Here is the same example using a Zip file as storage:

>>> store = zarr.ZipStore('data/group.zip', mode='w')
>>> root_grp = zarr.group(store)
>>> sub_grp = root_grp.create_group('foo')
>>> a = sub_grp.create_dataset('bar', shape=(20, 20), chunks=(10, 10))
>>> a[:] = 42
>>> a.attrs['comment'] = 'answer to life, the universe and everything'
>>> store.close()

What has been stored:

>>> import zipfile
>>> zf = zipfile.ZipFile('data/group.zip', mode='r')
>>> for name in sorted(zf.namelist()):
...     print(name)
.zgroup
foo/.zgroup
foo/bar/.zarray
foo/bar/.zattrs
foo/bar/0.0
foo/bar/0.1
foo/bar/1.0
foo/bar/1.1

Changes

Version 2 clarifications

The following changes have been made to the version 2 specification since it was initially published to clarify ambiguities and add some missing information.

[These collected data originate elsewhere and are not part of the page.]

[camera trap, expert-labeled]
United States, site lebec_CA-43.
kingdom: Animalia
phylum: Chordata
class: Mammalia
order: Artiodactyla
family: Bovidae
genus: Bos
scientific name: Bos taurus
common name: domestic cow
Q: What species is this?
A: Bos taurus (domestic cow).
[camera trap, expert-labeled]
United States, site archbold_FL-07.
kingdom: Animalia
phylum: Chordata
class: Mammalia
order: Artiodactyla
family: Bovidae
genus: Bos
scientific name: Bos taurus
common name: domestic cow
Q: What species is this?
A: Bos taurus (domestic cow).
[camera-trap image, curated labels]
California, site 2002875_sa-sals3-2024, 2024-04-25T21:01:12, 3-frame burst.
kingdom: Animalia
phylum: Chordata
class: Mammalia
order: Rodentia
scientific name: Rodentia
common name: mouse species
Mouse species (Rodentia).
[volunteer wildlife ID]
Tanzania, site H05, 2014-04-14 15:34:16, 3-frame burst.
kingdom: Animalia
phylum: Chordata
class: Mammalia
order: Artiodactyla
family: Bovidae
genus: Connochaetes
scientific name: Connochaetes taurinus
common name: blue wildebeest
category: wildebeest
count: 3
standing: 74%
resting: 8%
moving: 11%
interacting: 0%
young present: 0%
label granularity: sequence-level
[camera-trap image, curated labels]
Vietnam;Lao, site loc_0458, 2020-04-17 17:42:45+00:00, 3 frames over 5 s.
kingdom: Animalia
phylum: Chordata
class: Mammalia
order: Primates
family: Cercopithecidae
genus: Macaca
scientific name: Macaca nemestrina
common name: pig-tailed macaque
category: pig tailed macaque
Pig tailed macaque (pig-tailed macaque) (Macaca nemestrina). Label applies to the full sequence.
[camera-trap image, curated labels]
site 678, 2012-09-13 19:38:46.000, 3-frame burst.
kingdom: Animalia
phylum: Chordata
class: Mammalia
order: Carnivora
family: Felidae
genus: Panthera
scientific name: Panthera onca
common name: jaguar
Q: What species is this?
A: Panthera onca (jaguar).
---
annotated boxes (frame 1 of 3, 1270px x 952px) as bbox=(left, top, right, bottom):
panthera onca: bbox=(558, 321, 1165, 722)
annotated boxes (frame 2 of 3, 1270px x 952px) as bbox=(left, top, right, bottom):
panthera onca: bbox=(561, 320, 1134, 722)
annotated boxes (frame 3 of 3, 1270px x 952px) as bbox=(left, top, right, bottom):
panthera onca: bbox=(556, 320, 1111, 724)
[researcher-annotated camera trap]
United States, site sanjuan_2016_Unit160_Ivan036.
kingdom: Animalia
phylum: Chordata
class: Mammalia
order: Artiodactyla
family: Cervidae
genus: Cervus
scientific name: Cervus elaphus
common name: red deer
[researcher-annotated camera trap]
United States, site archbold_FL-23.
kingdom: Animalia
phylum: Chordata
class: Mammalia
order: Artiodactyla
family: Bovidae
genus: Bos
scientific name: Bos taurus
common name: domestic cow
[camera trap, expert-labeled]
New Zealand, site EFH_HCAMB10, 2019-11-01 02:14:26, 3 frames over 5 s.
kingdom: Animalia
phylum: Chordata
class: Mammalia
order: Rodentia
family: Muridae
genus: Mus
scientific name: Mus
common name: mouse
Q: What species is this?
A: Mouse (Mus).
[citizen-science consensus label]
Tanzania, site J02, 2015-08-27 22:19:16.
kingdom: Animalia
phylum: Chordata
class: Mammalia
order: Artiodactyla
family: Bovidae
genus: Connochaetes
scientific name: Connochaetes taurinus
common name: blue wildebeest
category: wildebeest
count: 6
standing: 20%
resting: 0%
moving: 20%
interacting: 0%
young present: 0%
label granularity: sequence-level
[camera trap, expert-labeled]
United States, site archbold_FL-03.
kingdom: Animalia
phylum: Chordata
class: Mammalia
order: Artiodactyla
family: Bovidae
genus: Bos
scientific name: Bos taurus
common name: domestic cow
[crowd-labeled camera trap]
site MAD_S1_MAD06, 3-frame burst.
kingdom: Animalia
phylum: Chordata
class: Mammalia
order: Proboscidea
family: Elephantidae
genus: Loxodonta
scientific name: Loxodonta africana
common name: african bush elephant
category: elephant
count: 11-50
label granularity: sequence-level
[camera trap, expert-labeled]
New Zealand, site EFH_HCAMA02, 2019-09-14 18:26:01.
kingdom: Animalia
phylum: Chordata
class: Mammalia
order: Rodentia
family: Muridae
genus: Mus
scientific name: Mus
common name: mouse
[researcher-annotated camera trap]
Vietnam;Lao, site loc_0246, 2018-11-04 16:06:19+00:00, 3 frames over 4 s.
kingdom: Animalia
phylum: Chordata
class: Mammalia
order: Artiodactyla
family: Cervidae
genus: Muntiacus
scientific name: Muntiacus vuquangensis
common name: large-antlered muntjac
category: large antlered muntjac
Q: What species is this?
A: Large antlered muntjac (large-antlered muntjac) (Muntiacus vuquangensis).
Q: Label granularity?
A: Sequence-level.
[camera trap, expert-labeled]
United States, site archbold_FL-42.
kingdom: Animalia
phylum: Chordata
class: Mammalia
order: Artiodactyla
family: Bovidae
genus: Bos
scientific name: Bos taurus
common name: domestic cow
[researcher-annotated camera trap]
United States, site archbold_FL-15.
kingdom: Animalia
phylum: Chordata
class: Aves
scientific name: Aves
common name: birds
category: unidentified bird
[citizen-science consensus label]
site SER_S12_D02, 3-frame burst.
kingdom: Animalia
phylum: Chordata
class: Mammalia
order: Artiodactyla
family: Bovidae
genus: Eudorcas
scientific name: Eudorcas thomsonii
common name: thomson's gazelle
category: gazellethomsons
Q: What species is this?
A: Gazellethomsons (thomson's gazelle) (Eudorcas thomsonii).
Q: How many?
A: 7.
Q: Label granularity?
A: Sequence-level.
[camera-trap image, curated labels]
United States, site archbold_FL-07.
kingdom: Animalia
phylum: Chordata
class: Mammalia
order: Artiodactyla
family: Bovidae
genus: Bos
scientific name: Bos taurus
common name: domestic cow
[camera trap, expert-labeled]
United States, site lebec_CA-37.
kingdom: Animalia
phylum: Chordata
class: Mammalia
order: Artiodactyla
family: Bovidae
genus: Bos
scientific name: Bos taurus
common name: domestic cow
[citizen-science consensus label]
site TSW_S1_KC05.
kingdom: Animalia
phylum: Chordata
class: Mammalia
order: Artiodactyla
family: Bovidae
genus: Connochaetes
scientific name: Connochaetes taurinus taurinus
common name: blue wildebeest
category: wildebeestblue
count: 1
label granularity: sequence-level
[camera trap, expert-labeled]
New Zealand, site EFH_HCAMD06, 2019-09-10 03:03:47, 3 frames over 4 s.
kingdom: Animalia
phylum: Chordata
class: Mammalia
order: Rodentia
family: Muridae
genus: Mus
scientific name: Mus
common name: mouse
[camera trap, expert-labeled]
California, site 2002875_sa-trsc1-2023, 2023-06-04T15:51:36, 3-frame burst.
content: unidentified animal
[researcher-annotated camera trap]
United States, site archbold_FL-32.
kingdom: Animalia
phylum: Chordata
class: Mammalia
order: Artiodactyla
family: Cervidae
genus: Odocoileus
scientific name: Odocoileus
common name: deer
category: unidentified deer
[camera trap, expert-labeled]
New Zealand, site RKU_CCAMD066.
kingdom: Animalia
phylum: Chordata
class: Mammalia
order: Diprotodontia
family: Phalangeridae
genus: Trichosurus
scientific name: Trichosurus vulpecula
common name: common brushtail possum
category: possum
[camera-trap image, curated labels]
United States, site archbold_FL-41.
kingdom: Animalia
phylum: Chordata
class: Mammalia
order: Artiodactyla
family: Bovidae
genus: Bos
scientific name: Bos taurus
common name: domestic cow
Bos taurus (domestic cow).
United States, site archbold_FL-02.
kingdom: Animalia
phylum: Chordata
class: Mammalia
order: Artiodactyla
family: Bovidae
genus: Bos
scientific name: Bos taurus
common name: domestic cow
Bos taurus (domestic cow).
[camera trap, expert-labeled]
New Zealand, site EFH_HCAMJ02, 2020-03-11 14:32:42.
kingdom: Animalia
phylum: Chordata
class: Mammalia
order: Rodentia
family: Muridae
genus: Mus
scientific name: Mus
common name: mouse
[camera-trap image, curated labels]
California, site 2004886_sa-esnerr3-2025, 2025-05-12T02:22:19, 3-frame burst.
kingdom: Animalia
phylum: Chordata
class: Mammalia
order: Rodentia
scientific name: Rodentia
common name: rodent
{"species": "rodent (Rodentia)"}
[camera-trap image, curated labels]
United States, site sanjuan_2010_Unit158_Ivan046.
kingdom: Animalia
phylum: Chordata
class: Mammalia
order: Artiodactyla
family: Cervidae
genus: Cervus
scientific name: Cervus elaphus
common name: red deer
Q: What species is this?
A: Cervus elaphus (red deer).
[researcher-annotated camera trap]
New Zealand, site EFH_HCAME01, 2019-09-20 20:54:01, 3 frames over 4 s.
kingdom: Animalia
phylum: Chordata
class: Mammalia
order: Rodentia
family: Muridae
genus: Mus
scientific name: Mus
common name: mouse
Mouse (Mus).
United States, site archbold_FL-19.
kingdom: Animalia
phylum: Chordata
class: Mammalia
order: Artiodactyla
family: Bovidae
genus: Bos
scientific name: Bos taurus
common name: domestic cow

  • The specification now describes how bytes fill values should be encoded and decoded for arrays with a fixed-length byte string data type (#165, #176).

  • The specification now clarifies that units must be specified for datetime64 and timedelta64 data types (#85, #215).

  • The specification now clarifies that the ‘.zattrs’ key does not have to be present for either arrays or groups, and if absent then custom attributes should be treated as empty.

  • The specification now describes how structured datatypes with subarray shapes and/or with nested structured data types are encoded in array metadata (#111, #296).

  • Clarified the key/value pairs of custom attributes as “arbitrary” rather than “simple”.

Changes from version 1 to version 2

The following changes were made between version 1 and version 2 of this specification:

  • Added support for storing multiple arrays in the same store and organising arrays into hierarchies using groups.

  • Array metadata is now stored under the “.zarray” key instead of the “meta” key.

  • Custom attributes are now stored under the “.zattrs” key instead of the “attrs” key.

  • Added support for filters.

  • Changed encoding of “fill_value” field within array metadata.

  • Changed encoding of compressor information within array metadata to be consistent with representation of filter information.